Take as an illustration the moral training of the child. The most essential obligation in a Woman’s Business is establishing her household on a sound moral basis. If a child is anchored to basic principles, it is because his home is built on them. If he understands integrity as a man, it is usually because a woman has done her work well. If she has not done it well, it is probable that he will be a disturbance and a menace when he is turned over to society. Sending defective steel to a gunmaker is no more certain to result in unsafe guns than turning out boys who are shifty and tricky is to result in a corrupt and unhappy community.
Appalled by the seriousness of the task, or lured from it by the joys of liberty and education, the woman has too generally shifted it to other shoulders—shoulders which were waiting to help her work out the problem, but which could never be a substitute. She has turned over the child to the teacher, secular and religious, and fancied that he might be made a man of integrity by an elaborate system of teaching in a mass. Has this shifting of responsibility no relation to the general lowering of our commercial and political morality?

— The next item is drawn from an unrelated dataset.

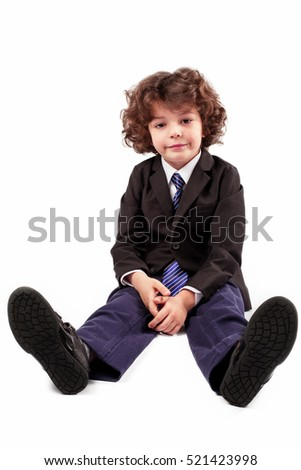 Curly boy in a jacket and tie sitting on the floor, smiling and looking at the camera. White background.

For years we have been bombarded with evidence of an appalling indifference to the moral quality of our commercial and political transactions. It is not too much to say that the revelations of corruption in our American cities, the use of town councils, State legislatures, and even of the Federal Government in the interests of private business, have discredited the democratic system throughout the world. It has given more material for those of other lands who despise democracy to sneer at us than anything that has yet happened in this land. And this has come about under the regime of the emancipated woman. Is she in no way responsible for it? If she had kept the early ideals of the woman’s part in democracy as clearly before her eyes as she has kept some of her personal wants and needs, could there have been so disastrous a condition? Would she be the Uneasy Woman she is if she had kept faith with the ideals that forced her emancipation?—if she had not substituted for them dreams of personal ambition, happiness, and freedom!
The failure to fulfill your function in the scheme under which you live always produces unrest. Content of mind is usually in proportion to the service one renders in an undertaking he believes worth while. If our Uneasy Woman could grasp the full meaning of her place in this democracy, a place so essential that democracy must be overthrown unless she rises to it—a part which man is not equipped to play and which he ought not to be asked to play, would she not cease to apologize for herself—cease to look with envy on man’s occupations? Would she not rise to her part and we not have at last the “new woman” of whom we have talked so long?